Given passage below:

Little success for plastic ban as B'luru flouts it with impunity

Little success for plastic ban as B'luru flouts it with impunity

Shops say they're clearing bag stocks, people don't mind using them

Little success for plastic ban as B'luru flouts it with impunity

It’s been a month since plastic bags and plastic items were banned, but one can still see them being used in Bengaluru. Government departments still have a long way to go in making the ban successful.

Around 50% of garbage heaps still comprise plastic in the City. Many shops, departmental stores, malls, restaurants still use plastic carry bags. Restaurants pack parcels with plastic containers and carry bags. Many roadside vendors use plastic bags to pack fruits, vegetables and flowers.

Many branded stores and malls use plastic carry bags and charge customers Rs 3 or 5 for a bag. Pharmaceutical companies still pack medicines and sanitary napkins in black plastic bags.

Owners of commercial establishments say that they have to clear their stock of plastic bags and that customers do not mind the bags, when they are handy and easily available.

Strict implementation has been seem in places like the central business district and upscale residential areas like Commercial Street, Jayanagar, Koramangala, Malleswaram and BTM Layout. But, little regulation is seen on the outskirts of the City and newly added CMC and TMC areas.

End of Given passage.
Listed records below:

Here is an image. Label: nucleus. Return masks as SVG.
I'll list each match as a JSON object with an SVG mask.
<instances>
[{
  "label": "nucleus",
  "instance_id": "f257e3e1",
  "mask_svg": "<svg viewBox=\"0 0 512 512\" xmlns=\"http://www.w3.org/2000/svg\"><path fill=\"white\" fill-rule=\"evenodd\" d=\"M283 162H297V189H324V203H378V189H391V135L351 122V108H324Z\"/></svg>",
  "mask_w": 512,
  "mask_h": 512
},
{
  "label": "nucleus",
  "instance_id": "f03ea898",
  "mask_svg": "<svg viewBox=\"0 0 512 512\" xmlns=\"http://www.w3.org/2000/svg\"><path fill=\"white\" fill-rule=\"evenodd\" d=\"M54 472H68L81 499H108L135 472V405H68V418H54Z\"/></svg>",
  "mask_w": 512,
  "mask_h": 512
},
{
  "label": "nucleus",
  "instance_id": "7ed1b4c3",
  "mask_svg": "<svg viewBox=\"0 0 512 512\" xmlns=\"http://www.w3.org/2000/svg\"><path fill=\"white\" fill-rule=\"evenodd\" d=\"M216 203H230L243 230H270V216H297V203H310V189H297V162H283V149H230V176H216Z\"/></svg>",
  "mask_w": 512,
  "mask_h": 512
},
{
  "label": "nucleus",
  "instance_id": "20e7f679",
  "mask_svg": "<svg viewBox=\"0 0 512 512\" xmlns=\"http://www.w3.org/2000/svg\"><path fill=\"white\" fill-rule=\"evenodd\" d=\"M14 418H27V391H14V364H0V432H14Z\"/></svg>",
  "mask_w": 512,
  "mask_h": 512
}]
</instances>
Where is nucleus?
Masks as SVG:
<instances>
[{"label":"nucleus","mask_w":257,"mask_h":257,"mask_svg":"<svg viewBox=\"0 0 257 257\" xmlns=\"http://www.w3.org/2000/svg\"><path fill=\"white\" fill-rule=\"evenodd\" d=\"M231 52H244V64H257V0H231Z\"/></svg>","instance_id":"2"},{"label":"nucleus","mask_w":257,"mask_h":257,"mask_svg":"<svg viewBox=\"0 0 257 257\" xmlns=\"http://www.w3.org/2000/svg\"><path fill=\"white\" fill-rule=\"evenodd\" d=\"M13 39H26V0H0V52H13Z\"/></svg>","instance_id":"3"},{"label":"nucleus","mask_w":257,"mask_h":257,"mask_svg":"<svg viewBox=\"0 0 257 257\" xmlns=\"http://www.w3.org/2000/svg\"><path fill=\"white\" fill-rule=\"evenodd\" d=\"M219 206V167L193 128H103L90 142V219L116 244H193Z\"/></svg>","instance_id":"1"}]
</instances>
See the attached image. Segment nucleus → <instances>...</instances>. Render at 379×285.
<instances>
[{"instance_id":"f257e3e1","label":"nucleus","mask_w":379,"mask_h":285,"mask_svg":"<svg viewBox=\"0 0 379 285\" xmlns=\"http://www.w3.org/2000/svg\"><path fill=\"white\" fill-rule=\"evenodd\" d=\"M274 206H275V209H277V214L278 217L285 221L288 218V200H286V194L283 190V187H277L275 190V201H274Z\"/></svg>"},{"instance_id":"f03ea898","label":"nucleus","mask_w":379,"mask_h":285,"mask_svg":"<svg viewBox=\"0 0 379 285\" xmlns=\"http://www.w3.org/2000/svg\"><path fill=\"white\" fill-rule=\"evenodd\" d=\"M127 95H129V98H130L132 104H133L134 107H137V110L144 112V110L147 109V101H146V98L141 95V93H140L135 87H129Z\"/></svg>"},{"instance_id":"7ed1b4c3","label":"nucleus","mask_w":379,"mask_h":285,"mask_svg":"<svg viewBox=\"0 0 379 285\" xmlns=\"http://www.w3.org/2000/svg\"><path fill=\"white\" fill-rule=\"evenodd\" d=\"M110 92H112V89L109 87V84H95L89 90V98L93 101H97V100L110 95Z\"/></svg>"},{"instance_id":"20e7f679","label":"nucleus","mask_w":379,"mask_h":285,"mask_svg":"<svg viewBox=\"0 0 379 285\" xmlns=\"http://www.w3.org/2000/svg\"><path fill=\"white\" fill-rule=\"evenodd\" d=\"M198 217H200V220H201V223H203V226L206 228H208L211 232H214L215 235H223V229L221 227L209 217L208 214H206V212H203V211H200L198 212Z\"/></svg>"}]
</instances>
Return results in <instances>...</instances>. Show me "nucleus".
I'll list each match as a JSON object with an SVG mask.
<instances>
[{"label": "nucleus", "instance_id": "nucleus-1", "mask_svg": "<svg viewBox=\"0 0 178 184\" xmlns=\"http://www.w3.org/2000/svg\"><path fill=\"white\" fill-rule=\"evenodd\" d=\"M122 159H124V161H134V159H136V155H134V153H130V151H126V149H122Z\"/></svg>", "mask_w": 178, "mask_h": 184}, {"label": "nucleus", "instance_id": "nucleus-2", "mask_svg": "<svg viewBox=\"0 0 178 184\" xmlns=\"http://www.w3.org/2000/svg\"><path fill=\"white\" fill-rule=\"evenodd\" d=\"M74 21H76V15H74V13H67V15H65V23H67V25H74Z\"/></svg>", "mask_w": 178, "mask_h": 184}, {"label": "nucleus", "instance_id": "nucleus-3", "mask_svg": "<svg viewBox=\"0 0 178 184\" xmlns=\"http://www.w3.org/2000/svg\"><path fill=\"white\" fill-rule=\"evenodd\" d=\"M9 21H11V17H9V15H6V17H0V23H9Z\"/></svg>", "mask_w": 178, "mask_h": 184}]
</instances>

End of Listed records.

→ **Required action A**
Copy the passage of the plastic-ban article between "Around 50% of" and "vegetables and flowers.", inclusive.
→ **Required action B**
Carry on the article about Bengaluru's plastic ban from its final sentence.

→ **Answer area A**
Around 50% of garbage heaps still comprise plastic in the City. Many shops, departmental stores, malls, restaurants still use plastic carry bags. Restaurants pack parcels with plastic containers and carry bags. Many roadside vendors use plastic bags to pack fruits, vegetables and flowers.

→ **Answer area B**
“I purchased groceries and the shopkeeper gave me a huge carry bag. When I told him that it was banned, he told me that he had to clear stock. I did not mind it as it is handy in garbage disposal,” said Aditi M, a resident of Magadi Road.

“I took breakfast parcel from a restaurant and saw everybody taking plastic bags. The man at the parcel counter packed items in polythene like always. Restaurants do not insist that we carry our own containers. Parcels are given in plastic boxes and carry bags,” said Bharati N, a resident of Gandhinagar.

However, some commercial units have shifted to cloth and jute bags and insist that customers carry their own shopping bags.

This is, however, limited to certain brands and customers who are environmentally conscious. These constitute a small percentage, said an official of the environment department.

“I went to a mall with my family and the person at the billing counter told me to use my shopping bag or buy one from the store, which could be returned and get the money partially reimbursed. The ban is working,” said Atul M, a resident of Banashankari.